Passage provided
•••••
When I say "god did not create the universe," or "there is no god that is all powerful and gives a care," or "there is no god that knows everything"--or "there is no god," I'm sure to be lambasted by Christians everywhere for my arrogance and, well, blasphemy. They may not call it "blasphemy" much in these times, but that's what it is and why it offends so many believers to say such things.
Who gets to say what is blasphemy in the world of believers? To many, It's blasphemy to claim god doesn't have his finger on the pulse of the whole universe, as Kristof implies. But to Kristof, when one injustice occurs, it's blasphemy to say god had any knowledge or power to alter events. What sort of ineffectual god does Kristof imagine, I wonder? I have to think he imagines
something, because he brought up the "god's will" phrase twice in a small article, and called it a blasphemy both times; and the story itself had precious little to do with gods, and everything to do with humans and human society.
I wish he would have clarified it was only a blasphemy to humanity, and could not possible be a blasphemy for any god model that would matter in this universe. I wish Kristof would have explained what he means by "god." But he did neither, unfortunately. But I think, disappointed as it makes me, he meant it in the same ludicrous apologetic way we hear it used all the time: With god all things are possible, but, somehow, helping an infant, unable to help itself, was way too much to ask--way beyond god's scope.
•••••
Data records:
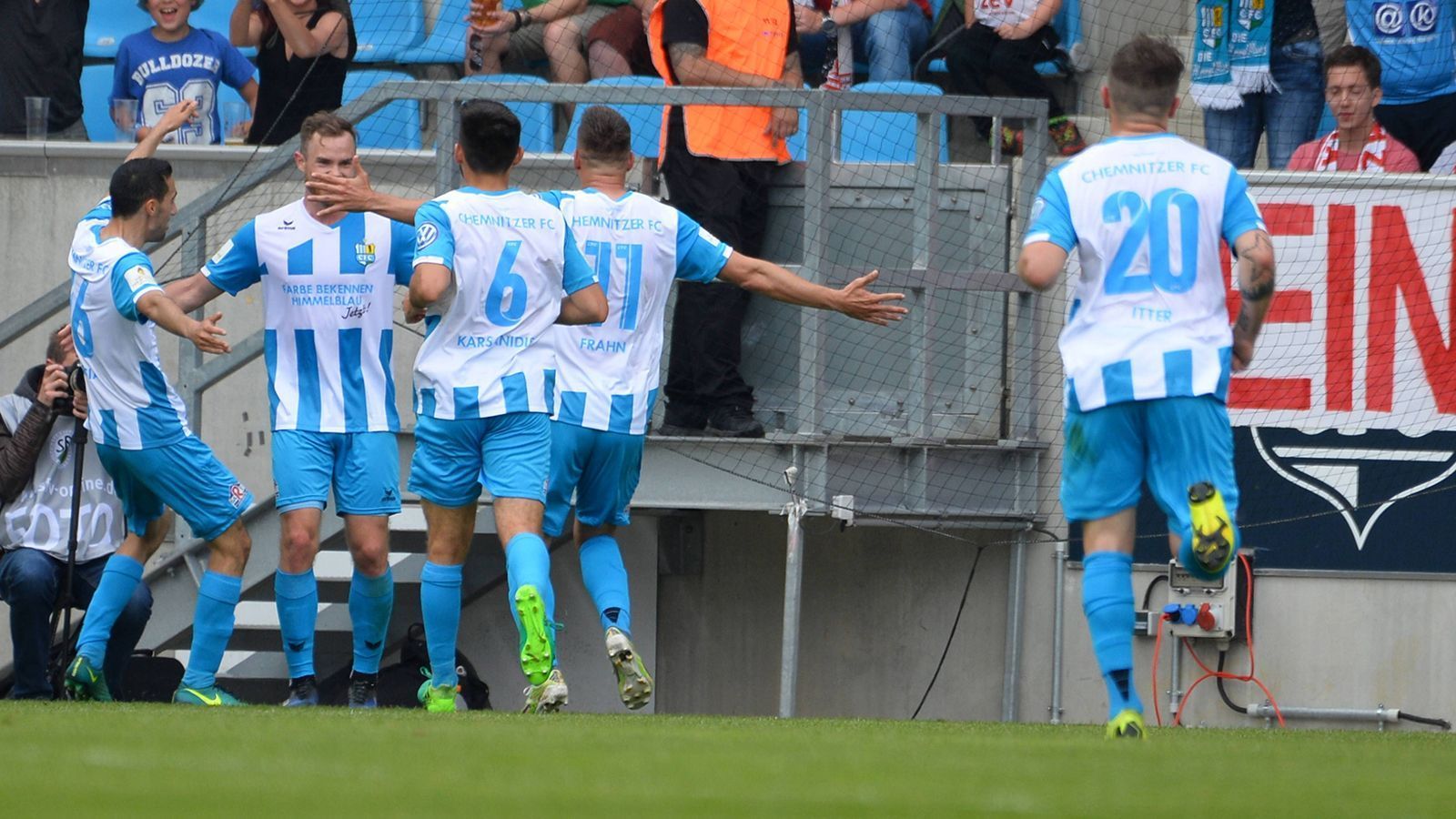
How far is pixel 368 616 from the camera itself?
8031mm

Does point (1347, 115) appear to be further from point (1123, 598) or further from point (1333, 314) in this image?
point (1123, 598)

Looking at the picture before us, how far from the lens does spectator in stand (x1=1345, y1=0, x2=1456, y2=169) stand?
1048 cm

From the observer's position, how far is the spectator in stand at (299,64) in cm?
1121

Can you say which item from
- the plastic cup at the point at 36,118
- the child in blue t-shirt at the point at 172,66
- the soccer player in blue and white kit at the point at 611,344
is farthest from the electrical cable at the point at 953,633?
the plastic cup at the point at 36,118

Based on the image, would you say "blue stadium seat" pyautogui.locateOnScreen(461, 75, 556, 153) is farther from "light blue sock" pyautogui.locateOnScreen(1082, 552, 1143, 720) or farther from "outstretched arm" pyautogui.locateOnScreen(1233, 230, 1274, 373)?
"light blue sock" pyautogui.locateOnScreen(1082, 552, 1143, 720)

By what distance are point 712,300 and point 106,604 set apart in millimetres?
3091

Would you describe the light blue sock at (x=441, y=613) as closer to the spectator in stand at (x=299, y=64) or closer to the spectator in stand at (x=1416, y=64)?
the spectator in stand at (x=299, y=64)

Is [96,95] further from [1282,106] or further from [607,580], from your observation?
[1282,106]

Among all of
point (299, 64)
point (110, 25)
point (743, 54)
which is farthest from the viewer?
point (110, 25)

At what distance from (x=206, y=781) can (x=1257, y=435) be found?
24.0ft

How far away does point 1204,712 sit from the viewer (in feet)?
32.8

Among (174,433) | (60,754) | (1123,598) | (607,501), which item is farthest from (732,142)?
(60,754)

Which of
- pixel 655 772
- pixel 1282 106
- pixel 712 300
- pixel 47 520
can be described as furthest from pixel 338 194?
pixel 1282 106

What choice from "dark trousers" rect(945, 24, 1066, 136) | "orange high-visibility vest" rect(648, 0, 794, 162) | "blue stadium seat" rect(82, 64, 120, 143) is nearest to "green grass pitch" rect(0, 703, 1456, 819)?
"orange high-visibility vest" rect(648, 0, 794, 162)
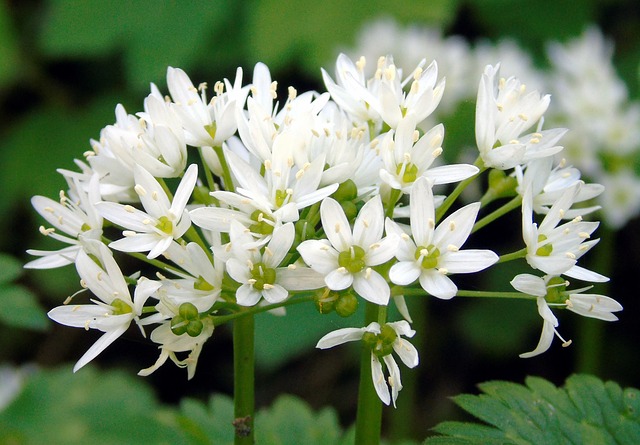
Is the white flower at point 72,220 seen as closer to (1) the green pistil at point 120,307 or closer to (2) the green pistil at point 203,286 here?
(1) the green pistil at point 120,307

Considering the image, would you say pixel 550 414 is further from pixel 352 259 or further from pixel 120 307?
pixel 120 307

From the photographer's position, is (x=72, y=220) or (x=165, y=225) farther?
(x=72, y=220)

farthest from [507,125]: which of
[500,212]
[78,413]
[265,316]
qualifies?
[78,413]

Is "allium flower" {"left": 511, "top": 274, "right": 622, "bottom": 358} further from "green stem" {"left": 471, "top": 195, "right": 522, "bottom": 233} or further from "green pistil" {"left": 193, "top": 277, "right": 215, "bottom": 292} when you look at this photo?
"green pistil" {"left": 193, "top": 277, "right": 215, "bottom": 292}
•••••
Problems to solve
**a)** From the passage about blasphemy, extract the stretch from "Who gets to" through "and human society.".
**b)** In the passage about blasphemy, how many times did Kristof bring up the phrase "god's will" in his article?
**c)** Proceed with the passage about blasphemy, picking up after its last sentence.

Answers for the exercise
**a)**
Who gets to say what is blasphemy in the world of believers? To many, It's blasphemy to claim god doesn't have his finger on the pulse of the whole universe, as Kristof implies. But to Kristof, when one injustice occurs, it's blasphemy to say god had any knowledge or power to alter events. What sort of ineffectual god does Kristof imagine, I wonder? I have to think he imagines
something, because he brought up the "god's will" phrase twice in a small article, and called it a blasphemy both times; and the story itself had precious little to do with gods, and everything to do with humans and human society.

**b)** Twice, calling it a blasphemy both times.

**c)**
It's called having your cake and eating it, too. And it's logically impossible. But try telling that to someone who's been sufficiently indoctrinated. If that is really what Kristof meant, he's as guilty as holding to irrational, unhelpful beliefs as the culture he's writing to criticize. Like many Christians, he would be promoting that it's OK to devote some part of one's worldview to a logically inconsistent, impossible god who helps us not at all--and credit that god with all things good while blaming humans for all things evil. And that sort of hosed up religious belief is a part of the foundation that ultimately killed this child of a Muslim world, isn't it?
Perhaps instead of writing about gods and blasphemies, he should have "kept it real" and just said, "People could have helped this child. People did not. Dragging god into this as a 'will' or a victim of 'blasphemy,' helps us not at all. It adds nothing to this equation that can only possibly examine what people can do, what they did/did not do, and what other people could have/might have done to impact the reasons for these poor choices and tragic outcomes." And if I can add, reasons like holding to irrational beliefs about women and gods that led to this child's death.
I'm not sure how much impact a writer like Kristof can have in cutting the rope of irrationality that holds these people to unhealthy decisions, while he's involved in actually braiding more of that same rope. It's not reasonable to condemn real-world injustices that are the result of a god model I personally support.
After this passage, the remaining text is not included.